Rows of spatial question data:
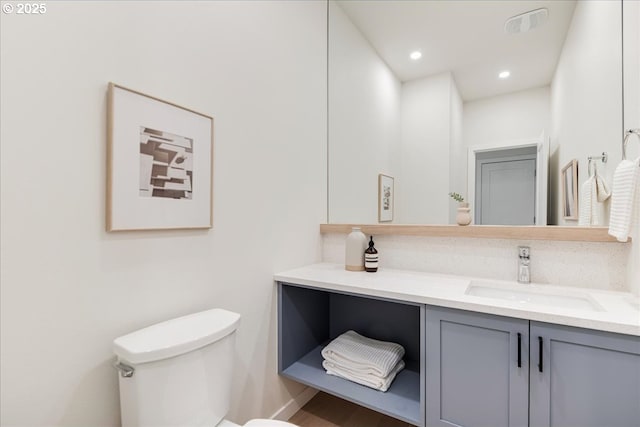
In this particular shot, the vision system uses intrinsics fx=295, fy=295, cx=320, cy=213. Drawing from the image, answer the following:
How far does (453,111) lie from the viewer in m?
1.86

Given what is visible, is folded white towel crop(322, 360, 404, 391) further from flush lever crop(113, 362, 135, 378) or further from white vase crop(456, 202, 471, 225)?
flush lever crop(113, 362, 135, 378)

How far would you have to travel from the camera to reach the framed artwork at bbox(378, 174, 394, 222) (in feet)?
6.68

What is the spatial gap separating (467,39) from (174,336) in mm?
2288

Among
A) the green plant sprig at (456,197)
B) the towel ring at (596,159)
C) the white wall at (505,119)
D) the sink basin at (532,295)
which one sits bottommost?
the sink basin at (532,295)

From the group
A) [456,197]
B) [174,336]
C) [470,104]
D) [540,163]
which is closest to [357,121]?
[470,104]

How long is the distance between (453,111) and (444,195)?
0.53 m

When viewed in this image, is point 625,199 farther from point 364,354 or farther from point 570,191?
point 364,354

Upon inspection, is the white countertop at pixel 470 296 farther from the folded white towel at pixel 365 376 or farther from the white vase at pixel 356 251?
the folded white towel at pixel 365 376

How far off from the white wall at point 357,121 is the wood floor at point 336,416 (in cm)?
121

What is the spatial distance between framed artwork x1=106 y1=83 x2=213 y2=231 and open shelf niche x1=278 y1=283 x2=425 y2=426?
28.9 inches

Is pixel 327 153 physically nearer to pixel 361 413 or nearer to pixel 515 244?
pixel 515 244

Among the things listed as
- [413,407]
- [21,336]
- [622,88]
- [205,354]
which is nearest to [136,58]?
[21,336]

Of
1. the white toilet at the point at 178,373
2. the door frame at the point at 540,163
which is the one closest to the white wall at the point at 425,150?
the door frame at the point at 540,163

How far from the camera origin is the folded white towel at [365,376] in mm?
1492
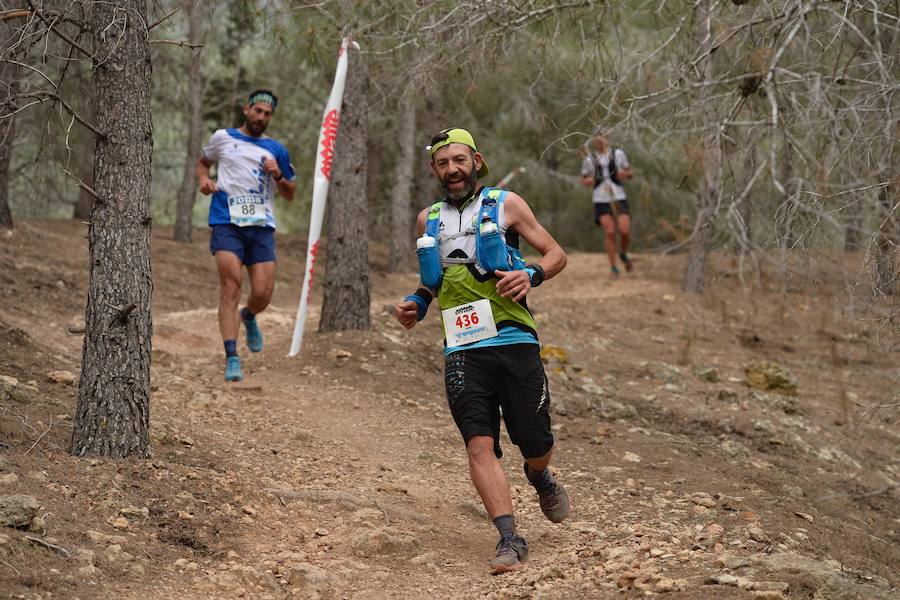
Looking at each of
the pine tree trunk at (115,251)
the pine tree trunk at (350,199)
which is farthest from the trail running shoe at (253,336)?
the pine tree trunk at (115,251)

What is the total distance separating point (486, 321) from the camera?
4996 millimetres

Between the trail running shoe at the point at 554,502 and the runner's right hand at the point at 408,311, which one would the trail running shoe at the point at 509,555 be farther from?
the runner's right hand at the point at 408,311

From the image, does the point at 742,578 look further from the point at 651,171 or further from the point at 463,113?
the point at 651,171

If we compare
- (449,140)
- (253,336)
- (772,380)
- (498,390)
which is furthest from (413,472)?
(772,380)

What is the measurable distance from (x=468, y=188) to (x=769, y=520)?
2.52 metres

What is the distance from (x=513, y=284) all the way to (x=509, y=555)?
1.22 m

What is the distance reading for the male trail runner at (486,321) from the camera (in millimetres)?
4949

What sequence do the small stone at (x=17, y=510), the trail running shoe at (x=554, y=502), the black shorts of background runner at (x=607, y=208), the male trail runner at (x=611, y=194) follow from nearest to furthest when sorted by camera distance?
the small stone at (x=17, y=510), the trail running shoe at (x=554, y=502), the male trail runner at (x=611, y=194), the black shorts of background runner at (x=607, y=208)

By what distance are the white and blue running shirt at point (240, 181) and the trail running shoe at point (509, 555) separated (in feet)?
12.6

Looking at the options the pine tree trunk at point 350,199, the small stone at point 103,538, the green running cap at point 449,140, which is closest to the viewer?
the small stone at point 103,538

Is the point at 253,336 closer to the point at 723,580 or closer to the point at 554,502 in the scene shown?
the point at 554,502

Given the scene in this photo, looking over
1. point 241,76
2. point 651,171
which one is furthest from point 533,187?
point 241,76

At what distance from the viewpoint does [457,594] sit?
15.5 ft

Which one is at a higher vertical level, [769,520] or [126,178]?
[126,178]
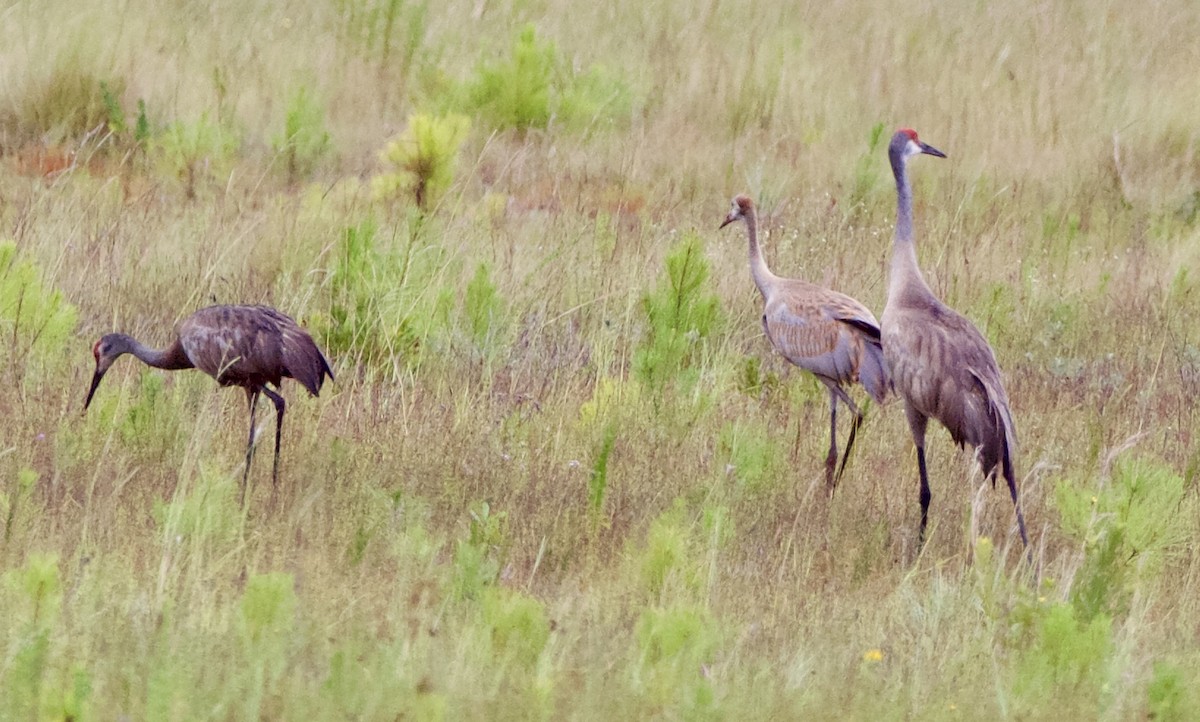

EXERCISE OBJECTIVE:
Copy the entries from the line that contains "What sequence do" through the end of the entries, inclusive, reproducing each line exactly. Leave the pictures out.

TASK RESULT:
What sequence do the small stone at (x=17, y=510), the trail running shoe at (x=554, y=502), the black shorts of background runner at (x=607, y=208), the male trail runner at (x=611, y=194) follow from nearest to furthest when sorted by camera distance?
the small stone at (x=17, y=510), the trail running shoe at (x=554, y=502), the male trail runner at (x=611, y=194), the black shorts of background runner at (x=607, y=208)

By what distance are the white and blue running shirt at point (240, 181) and the trail running shoe at point (509, 555) separated (in feet)?
12.6

Looking at the options the pine tree trunk at point 350,199, the small stone at point 103,538, the green running cap at point 449,140, which is closest to the viewer?
the small stone at point 103,538

Is the point at 253,336 closer to the point at 723,580 or closer to the point at 554,502 in the scene shown?
the point at 554,502

Given the scene in this photo, looking over
1. point 241,76
2. point 651,171
which one is furthest from point 533,187?
point 241,76

At what distance from the viewpoint does [457,594] sit?
15.5 ft

Which one is at a higher vertical level, [769,520] or [126,178]?
[126,178]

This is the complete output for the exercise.